Extracted records
>>>>
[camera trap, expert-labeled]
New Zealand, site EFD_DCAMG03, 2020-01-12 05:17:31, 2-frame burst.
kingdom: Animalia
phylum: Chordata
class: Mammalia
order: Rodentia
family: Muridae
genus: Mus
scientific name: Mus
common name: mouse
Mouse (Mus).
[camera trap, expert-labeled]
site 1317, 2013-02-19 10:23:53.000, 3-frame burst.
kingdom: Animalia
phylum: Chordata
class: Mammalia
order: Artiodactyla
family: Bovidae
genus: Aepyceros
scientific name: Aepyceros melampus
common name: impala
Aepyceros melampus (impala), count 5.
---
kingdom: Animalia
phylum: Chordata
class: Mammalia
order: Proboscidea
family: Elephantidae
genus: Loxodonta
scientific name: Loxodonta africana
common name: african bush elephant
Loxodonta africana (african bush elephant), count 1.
<<<<
**EXERCISE DIRECTIONS**
The data must be printed verbatim, line by line.

**ANSWER BELOW**
[camera trap, expert-labeled]
New Zealand, site EFD_DCAMG03, 2020-01-12 05:17:31, 2-frame burst.
kingdom: Animalia
phylum: Chordata
class: Mammalia
order: Rodentia
family: Muridae
genus: Mus
scientific name: Mus
common name: mouse
Mouse (Mus).
[camera trap, expert-labeled]
site 1317, 2013-02-19 10:23:53.000, 3-frame burst.
kingdom: Animalia
phylum: Chordata
class: Mammalia
order: Artiodactyla
family: Bovidae
genus: Aepyceros
scientific name: Aepyceros melampus
common name: impala
Aepyceros melampus (impala), count 5.
---
kingdom: Animalia
phylum: Chordata
class: Mammalia
order: Proboscidea
family: Elephantidae
genus: Loxodonta
scientific name: Loxodonta africana
common name: african bush elephant
Loxodonta africana (african bush elephant), count 1.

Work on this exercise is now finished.